Comment 3 Udo Walker 2005-09-27 15:21:09 UTC
Maybe I am too silly to do it, but for my test case it does not work setting the
encoding with a filter. I did this:

in the web.xml as the first filter in the list:

 <filter>
    <filter-name>Set Character Encoding</filter-name>
    <filter-class>package.SetCharacterEncodingFilter</filter-class>
    <init-param>
      <param-name>encoding</param-name>
      <param-value>UTF-8</param-value>
    </init-param>
  </filter>

This is the filter which is packaged as example with Tomcat.

If I do now a post with UTF-8 characters all submitted UTF-8 characters are
corrupted. 

What am I doing wrong?


There is also a problem with valves. If you read a parameter from the request
inside a valve then the character encoding is automatically set to the default
(spec) value which is ISO-8859-1. Later you can not change this in a filter anymore.
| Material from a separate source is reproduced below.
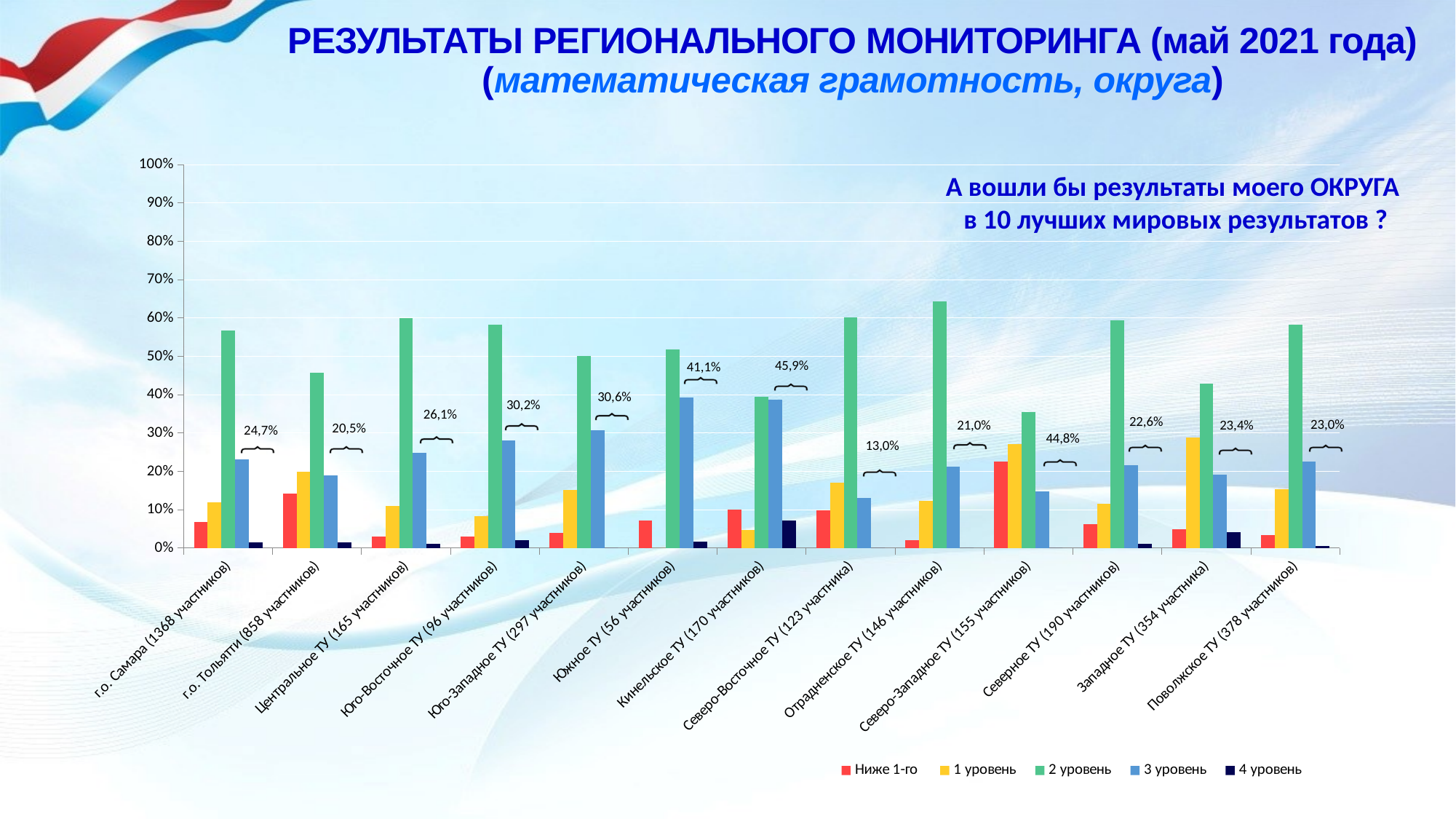
What kind of chart is shown on the slide? bar chart Which district has the lowest "2 уровень" bar? Северо-Западное ТУ (155 участников) Which district has the highest "2 уровень" bar? Отрадненское ТУ (146 участников) How many districts (categories) are shown on the x axis? 13 Is the "3 уровень" value for Северо-Восточное ТУ greater or less than 20%? less Is the "Ниже 1-го" value for Северо-Западное ТУ greater or less than 20%? greater Which is larger, the "Ниже 1-го" value for г.о. Тольятти or for г.о. Самара? г.о. Тольятти Which district has the highest "Ниже 1-го" bar? Северо-Западное ТУ (155 участников) Which district has the highest "4 уровень" bar? Кинельское ТУ (170 участников) How many series does the legend list? 5 Is the "2 уровень" value for г.о. Самара greater or less than 50%? greater Which series is shown in green in the legend? 2 уровень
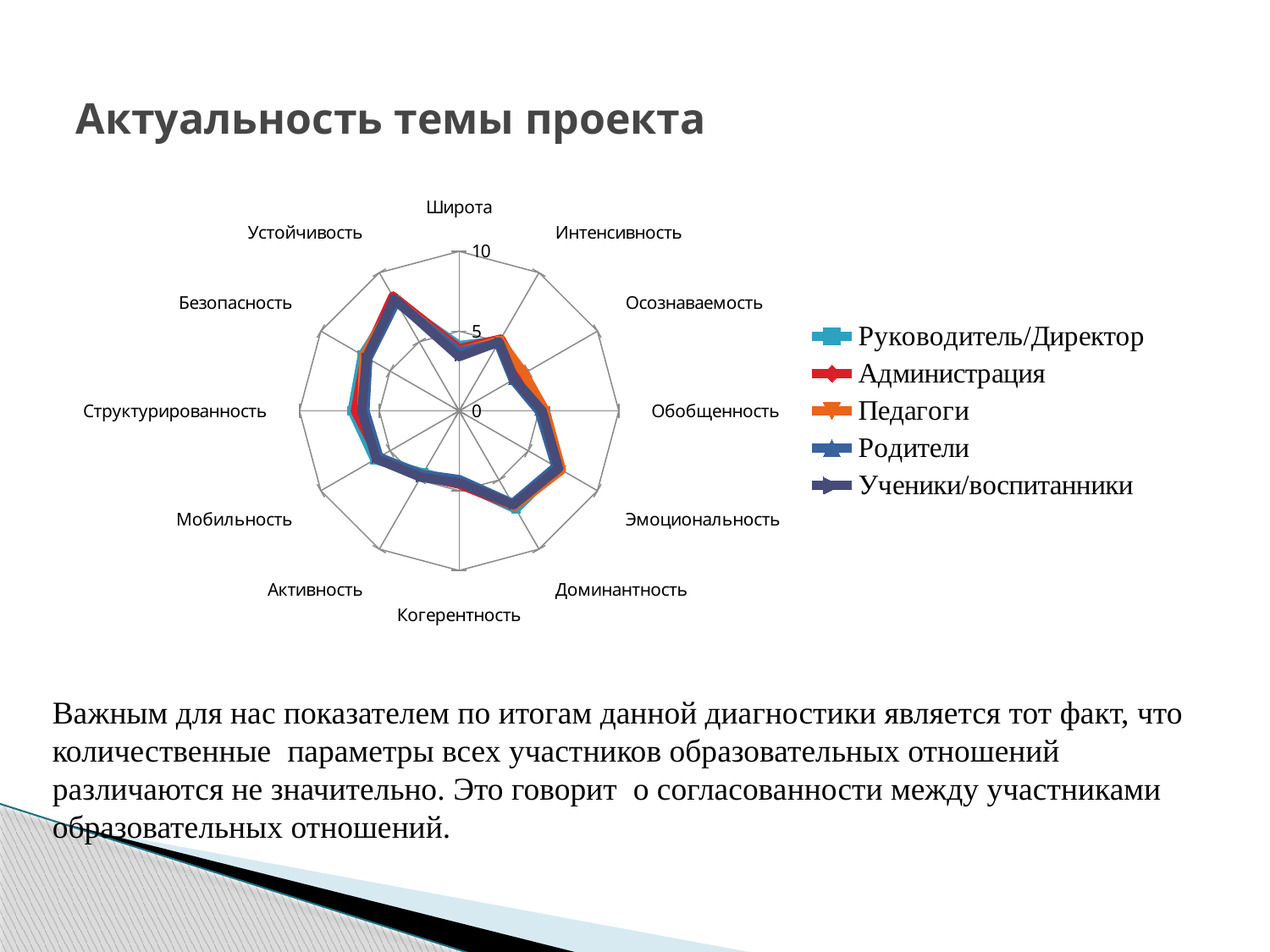
Is the value for Эмоциональность greater or less than 5? greater Which category has the lowest values across the series? Широта How many categories (axes) does the radar chart have? 12 Which series is shown in orange in the legend? Педагоги Is the value for Структурированность greater or less than 5? greater Is the value for Безопасность greater or less than 5? greater How many series does the legend list? 5 Which is larger, the value for Структурированность or the value for Широта? Структурированность What is the maximum value shown on the radar chart's axis scale? 10 What kind of chart is shown on the slide? Radar chart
(If I use my patch instead, everything is fine, no matter where I try to read
parameters from the request.)

With regards,
Udo
Comment 4 Allistair Crossley 2005-09-27 15:25:52 UTC
don't forget to add a filter mapping, this is ours, you may need a URL pattern 
match.

	<filter-mapping>
	 	<filter-name>requestCharacterEncodingFilter</filter-name>
	 	<servlet-name>springFrontController</servlet-name>
	</filter-mapping>

Comment 5 Udo Walker 2005-09-27 15:45:36 UTC
I also have the filter mapping like this:

 <filter-mapping>
    <filter-name>Set Character Encoding</filter-name>
    <servlet-name>action</servlet-name>
  </filter-mapping>

but it does not work.

In the config file in the <Context> I have this valve included:

    <Valve className="org.apache.catalina.valves.AccessLogValve"
           directory="logs"  prefix="localhost_access_ewi_log." suffix=".txt"
           resolveHost="false" pattern="common"/>

In the comment it says, that all request accesses are logged. Maybe this one
sets the character encoding already to the wrong value? I mean not directly the
valve but Tomcat when the request is accessed.